----- INPUT FOR THIS TASK
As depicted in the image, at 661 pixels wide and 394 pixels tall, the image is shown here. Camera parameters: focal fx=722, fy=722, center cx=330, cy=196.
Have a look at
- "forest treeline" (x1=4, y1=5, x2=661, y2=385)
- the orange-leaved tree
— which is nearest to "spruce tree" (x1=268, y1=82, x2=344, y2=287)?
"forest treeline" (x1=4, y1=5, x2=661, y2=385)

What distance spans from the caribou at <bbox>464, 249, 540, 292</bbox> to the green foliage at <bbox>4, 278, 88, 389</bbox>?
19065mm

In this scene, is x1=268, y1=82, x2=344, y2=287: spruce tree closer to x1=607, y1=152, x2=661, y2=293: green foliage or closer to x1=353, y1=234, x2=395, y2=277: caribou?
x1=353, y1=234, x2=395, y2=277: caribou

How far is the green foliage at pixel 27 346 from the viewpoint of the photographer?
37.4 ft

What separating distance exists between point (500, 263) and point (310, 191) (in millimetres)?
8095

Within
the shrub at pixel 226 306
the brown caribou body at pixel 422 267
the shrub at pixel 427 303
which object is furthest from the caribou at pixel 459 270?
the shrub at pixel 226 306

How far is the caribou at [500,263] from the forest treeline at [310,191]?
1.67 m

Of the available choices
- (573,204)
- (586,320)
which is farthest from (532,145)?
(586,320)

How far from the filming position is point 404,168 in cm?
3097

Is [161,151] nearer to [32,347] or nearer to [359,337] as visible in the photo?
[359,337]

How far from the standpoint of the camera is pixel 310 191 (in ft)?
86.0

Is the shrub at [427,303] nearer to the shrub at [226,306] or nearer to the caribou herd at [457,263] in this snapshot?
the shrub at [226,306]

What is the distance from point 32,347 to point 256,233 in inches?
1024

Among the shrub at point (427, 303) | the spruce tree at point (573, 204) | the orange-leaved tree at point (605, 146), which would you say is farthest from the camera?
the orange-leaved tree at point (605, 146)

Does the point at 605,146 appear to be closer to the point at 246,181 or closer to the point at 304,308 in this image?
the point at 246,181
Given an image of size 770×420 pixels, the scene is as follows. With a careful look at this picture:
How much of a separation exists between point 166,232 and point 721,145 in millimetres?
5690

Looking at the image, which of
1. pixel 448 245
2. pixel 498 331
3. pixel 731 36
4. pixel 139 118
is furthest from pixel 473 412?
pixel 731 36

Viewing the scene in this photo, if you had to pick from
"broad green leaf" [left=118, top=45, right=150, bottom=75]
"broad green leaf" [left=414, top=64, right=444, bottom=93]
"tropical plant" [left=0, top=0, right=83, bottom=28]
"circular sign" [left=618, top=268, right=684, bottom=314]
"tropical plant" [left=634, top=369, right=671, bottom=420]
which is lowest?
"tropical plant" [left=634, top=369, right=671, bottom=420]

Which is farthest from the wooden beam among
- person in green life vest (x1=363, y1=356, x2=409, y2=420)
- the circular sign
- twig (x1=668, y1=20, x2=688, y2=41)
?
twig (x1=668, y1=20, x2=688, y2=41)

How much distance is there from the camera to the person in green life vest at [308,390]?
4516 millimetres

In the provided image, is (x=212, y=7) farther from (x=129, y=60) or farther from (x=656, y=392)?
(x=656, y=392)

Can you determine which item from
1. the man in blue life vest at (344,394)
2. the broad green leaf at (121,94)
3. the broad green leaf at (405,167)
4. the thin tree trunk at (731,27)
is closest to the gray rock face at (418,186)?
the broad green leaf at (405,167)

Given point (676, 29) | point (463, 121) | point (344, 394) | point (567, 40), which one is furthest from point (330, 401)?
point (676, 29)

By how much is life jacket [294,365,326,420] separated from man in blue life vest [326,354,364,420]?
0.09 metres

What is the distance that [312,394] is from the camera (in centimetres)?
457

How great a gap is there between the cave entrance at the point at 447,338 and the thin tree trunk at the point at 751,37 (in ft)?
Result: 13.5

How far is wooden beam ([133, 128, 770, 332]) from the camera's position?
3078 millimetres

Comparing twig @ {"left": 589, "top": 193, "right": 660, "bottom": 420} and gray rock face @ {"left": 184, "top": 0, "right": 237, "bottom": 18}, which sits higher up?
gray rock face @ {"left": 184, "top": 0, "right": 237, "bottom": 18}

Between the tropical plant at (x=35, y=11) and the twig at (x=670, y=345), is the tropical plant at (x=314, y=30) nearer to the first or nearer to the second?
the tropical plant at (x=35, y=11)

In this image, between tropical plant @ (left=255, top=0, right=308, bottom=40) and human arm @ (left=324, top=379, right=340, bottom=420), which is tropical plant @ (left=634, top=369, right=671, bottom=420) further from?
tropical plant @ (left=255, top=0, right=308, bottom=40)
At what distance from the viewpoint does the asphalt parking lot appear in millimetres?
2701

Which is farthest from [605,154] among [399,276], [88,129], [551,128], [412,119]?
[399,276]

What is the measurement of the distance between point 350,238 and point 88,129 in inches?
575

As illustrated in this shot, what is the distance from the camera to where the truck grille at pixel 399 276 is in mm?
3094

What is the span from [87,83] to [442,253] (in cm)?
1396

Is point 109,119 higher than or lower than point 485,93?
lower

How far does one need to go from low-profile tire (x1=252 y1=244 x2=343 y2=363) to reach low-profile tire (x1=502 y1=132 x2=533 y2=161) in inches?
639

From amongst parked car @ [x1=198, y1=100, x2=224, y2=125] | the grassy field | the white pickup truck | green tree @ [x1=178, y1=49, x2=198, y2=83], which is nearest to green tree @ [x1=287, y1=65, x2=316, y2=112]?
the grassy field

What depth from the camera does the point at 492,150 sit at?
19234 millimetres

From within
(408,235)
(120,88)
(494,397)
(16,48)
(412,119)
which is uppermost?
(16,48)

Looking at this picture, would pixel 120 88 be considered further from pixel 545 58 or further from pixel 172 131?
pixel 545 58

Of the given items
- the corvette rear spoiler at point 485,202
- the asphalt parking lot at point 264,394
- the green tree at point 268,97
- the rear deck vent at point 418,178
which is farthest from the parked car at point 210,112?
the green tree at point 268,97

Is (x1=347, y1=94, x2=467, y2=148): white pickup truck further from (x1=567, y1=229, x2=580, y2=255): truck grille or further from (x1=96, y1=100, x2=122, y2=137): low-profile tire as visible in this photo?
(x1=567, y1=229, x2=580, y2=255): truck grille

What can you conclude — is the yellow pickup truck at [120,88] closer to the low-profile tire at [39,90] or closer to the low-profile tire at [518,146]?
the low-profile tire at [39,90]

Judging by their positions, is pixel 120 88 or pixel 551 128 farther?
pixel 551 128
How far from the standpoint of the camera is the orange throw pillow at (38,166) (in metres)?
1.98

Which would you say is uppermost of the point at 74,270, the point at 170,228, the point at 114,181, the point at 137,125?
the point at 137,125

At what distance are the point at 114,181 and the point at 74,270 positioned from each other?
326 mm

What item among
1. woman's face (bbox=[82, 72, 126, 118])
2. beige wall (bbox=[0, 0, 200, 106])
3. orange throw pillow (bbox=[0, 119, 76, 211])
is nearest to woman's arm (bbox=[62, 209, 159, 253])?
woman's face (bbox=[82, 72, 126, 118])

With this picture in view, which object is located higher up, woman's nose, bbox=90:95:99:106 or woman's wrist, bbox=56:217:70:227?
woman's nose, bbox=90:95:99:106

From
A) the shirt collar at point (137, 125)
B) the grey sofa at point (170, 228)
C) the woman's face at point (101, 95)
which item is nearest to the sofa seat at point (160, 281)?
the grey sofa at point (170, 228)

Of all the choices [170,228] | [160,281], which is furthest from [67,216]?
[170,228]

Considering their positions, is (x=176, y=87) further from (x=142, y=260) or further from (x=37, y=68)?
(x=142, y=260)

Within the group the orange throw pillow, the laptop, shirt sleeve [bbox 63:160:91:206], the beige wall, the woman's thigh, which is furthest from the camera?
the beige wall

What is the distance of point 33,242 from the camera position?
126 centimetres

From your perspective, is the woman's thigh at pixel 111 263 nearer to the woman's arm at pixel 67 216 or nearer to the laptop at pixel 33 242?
----------
WHAT TO WORK ON: Copy out the entries from the line with "Within the group" up to and including the line with "126 centimetres", keeping every character as it appears.

FULL SOLUTION:
Within the group the orange throw pillow, the laptop, shirt sleeve [bbox 63:160:91:206], the beige wall, the woman's thigh, which is furthest from the camera?
the beige wall

What is the distance of point 33,242 from the camera position?
126 centimetres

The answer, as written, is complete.